Additionally, a stronger U.S. dollar has exerted downward pressure on silver prices, as commodities priced in dollars become more expensive for holders of other currencies. The anticipation of the U.S. payrolls data, expected to provide insights into the Federal Reserve's interest rate plans, has also contributed to market uncertainty, influencing precious metal prices.

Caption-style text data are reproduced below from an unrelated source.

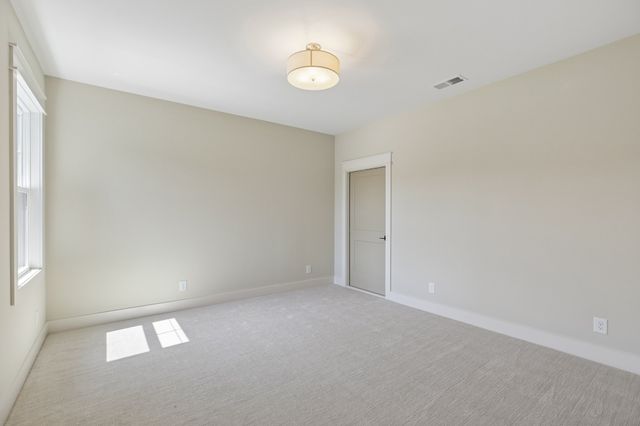 1137 Willow Springs Dr, Lebanon, TN 37087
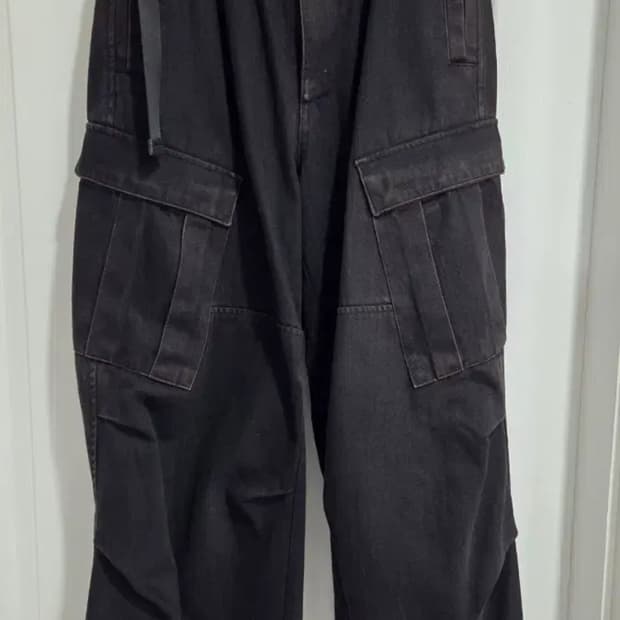 [1] 해칭룸 밀팬츠 워시드 블랙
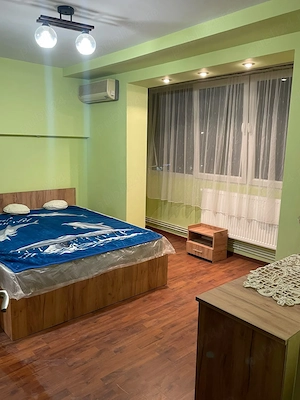 Proprietar, inchiriez apartament 2 camera in Resita ( Govandari )  - imagine 8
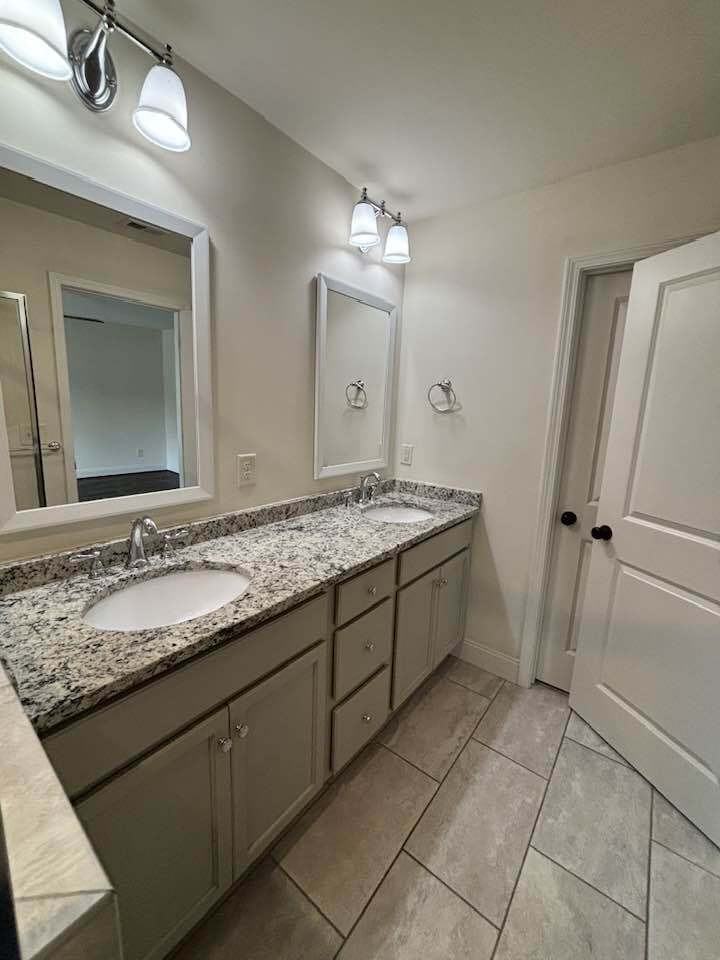 954 Lennox Blvd - Photo 5 of 29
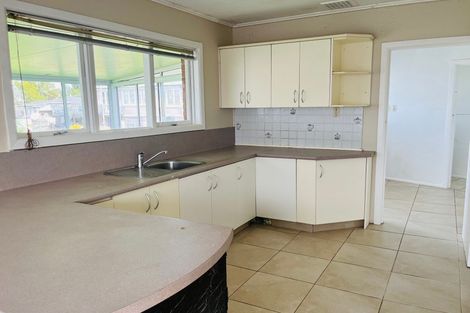Photo of property in 23 Tirimoana Road, Te Atatu South, Auckland, 0602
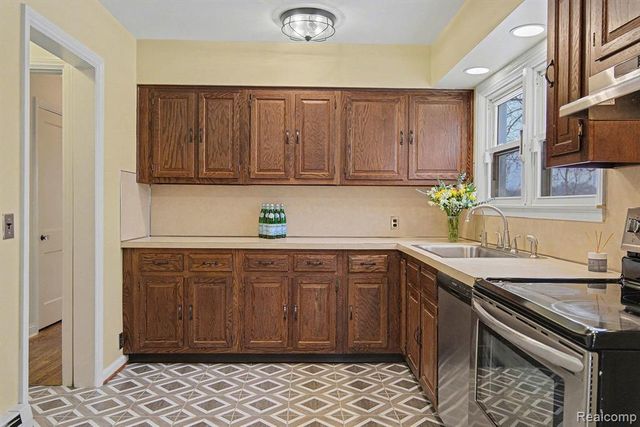 3770 Ann Arbor Saline Road, Ann Arbor, MI 48103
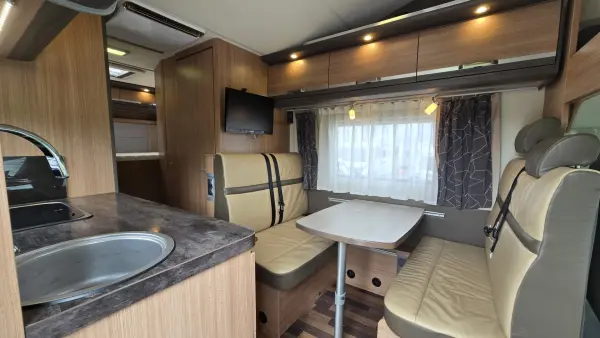 Knaus Sky Traveller 650 – automat – 2017 - fotografie 15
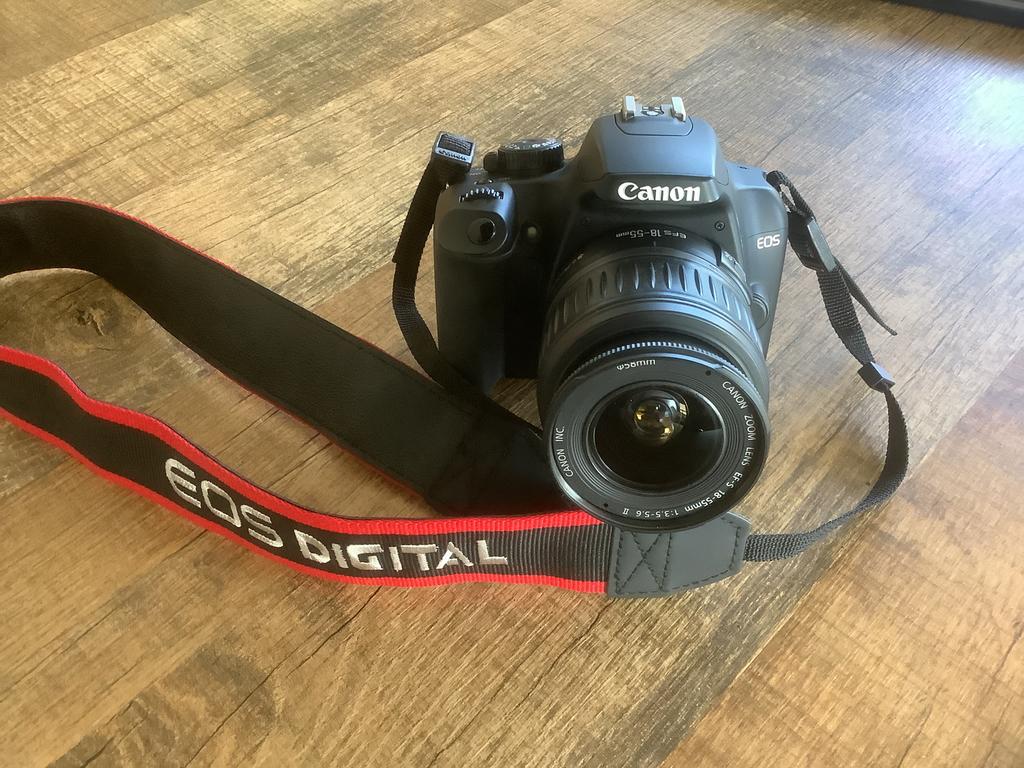 Prachtige Canon spiegelreflex camera 1000D met 18/55mm lens, Ophalen of Verzenden, Zo goed als nieuw, Canon, Geen optische zoom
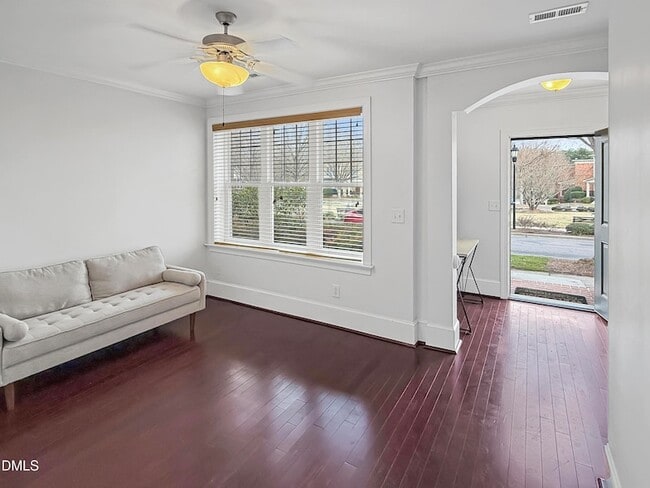 Building Photo - 184 Finsbury St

For medium to long-term trend followers, this pullback may disrupt the established bullish trend. The attached weekly chart indicates that while the overall uptrend remains intact, the recent decline suggests potential consolidation or a correction phase. Trend followers should exercise caution, closely monitoring market developments and economic indicators that could impact silver prices. Maintaining disciplined risk management strategies is essential to navigate potential volatility and capitalize on long-term opportunities in the silver market.
Conclusion
This week’s review reflects a vibrant and optimistic start to November, driven largely by the positive impact of the recent U.S. presidential election on market sentiment. The election has acted as a catalyst for renewed confidence, especially in U.S. equity indices, with small-cap stocks and the tech-heavy Nasdaq 100 showing remarkable gains. Trend followers have seen favourable conditions in these sectors, aligning with the broader bullish sentiment.
At the same time, the reduction in the Volatility Index (VIX) has signalled a less anxious market, as the perceived risks surrounding policy changes and regulatory adjustments have been tempered by the new administration's pro-business stance. Investors are cautiously optimistic, with bond markets responding with modest gains, while precious metals like silver have faced downward pressure due to profit-taking and a stronger dollar. In the agricultural sector, coffee and soybean oil have shown significant upward movements, driven by supply concerns and increased demand, while oats and lean hogs have exhibited declines due to seasonal dynamics and supply factors.
For trend followers, this period emphasizes the importance of adaptive strategies and disciplined risk management. While certain markets present clear bullish opportunities, others remain volatile or congested, requiring a prudent approach. The U.S. election has undeniably reinvigorated market momentum, yet the outlook remains complex, with varying conditions across asset classes. As November unfolds, trend followers must remain vigilant, ready to navigate both the opportunities and challenges that come with evolving economic policies and market adjustments. The path forward may be filled with optimism, but resilience and careful positioning will be essential to capitalizing on these dynamic trends.